Le 17 mars 2020, la France entrait en confinement et certaines se sont prises à rêver. Avec la fermeture des écoles, des crèches et des entreprises, l’indisponibilité des grands-parents, est-ce que le partage des tâches au sein de la cellule familiale entrait dans une nouvelle ère ? La logique aurait voulu que ce soit le cas. Contraints de la même façon au huis clos familial, au télétravail, à la scolarisation à domicile, privés de soutien extérieur, hommes et femmes se trouvaient sur un pied d’égalité face à cette nouvelle donne : du moins en théorie !
Certes, des nombreux parents ont vanté les mérites de cette proximité retrouvée et le bonheur de passer plus de temps en famille. Mais loin d’être un accélérateur de progrès, la pandémie de COVID-19 a surtout été un formidable révélateur des inégalités.
Une sur-représentation dans les métiers du « care »
Les femmes ont été propulsées en première ligne de la « guerre » décrite par le Président Macron. En Europe, les femmes représentent 76 % des professionnels de santé, 82 % des caissières, 86 % des aides à domicile. Elles ont eu à gérer une pression professionnelle mais aussi psychologique, souvent avec très peu d’aide pour gérer le bien-être de leur propre famille. Et celles qui occupent d’autres fonctions ont dû endosser, à la maison, une augmentation considérable des activités de soin. Selon les études de McKinsey Global Institute, 75 % du travail de « care » non rémunéré dans le monde est supporté par les femmes. A la double journée de travail et d’intendance domestique, s’est rajoutée la triple journée de la scolarisation à domicile. En temps normal, L’Institut Européen pour l’égalité entre les hommes et les femmes (EIGE) évalue à 13 heures par semaine le temps supplémentaire passé aux soins et aux travaux domestiques par les femmes.
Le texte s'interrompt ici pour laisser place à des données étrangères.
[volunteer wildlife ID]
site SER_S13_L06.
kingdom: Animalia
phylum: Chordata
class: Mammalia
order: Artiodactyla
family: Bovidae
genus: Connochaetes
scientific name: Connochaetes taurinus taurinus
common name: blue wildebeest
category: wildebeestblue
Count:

Habituellement aidées par les systèmes de garde d’enfants, de périscolaire, de cantine, les femmes ont perdu, pendant le confinement, cette liberté d’action qui permet d’assurer sereinement une journée de travail. Bien entendu, de nombreux conjoints ont augmenté leur contribution à la vie de famille mais pour les parents isolés (85 % sont des femmes) l’équation était souvent difficile à résoudre.
Des choix économiques et pratiques
Selon les méthodes de calcul, les écarts de salaire entre hommes et femmes varient de 9 à 25 % en 2019. Lorsqu’il s’agit de privilégier une carrière par rapport à l’autre, les considérations économiques sont un des premiers critères pris en compte. Ainsi, il semble pragmatique, dans bien des cas, pour une femme laisser les meilleures conditions de travail à son partenaire. De plus, selon McKinsey, l’emploi des femmes serait 1,8 fois plus vulnérable en cas de crise que l’emploi masculin. L’emploi féminin représente 39 % de l’emploi mondial mais 54 % des emplois détruits. Les femmes sont surreprésentées dans les secteurs les plus impactés par la crise : hôtellerie et restauration, tourisme, commerce.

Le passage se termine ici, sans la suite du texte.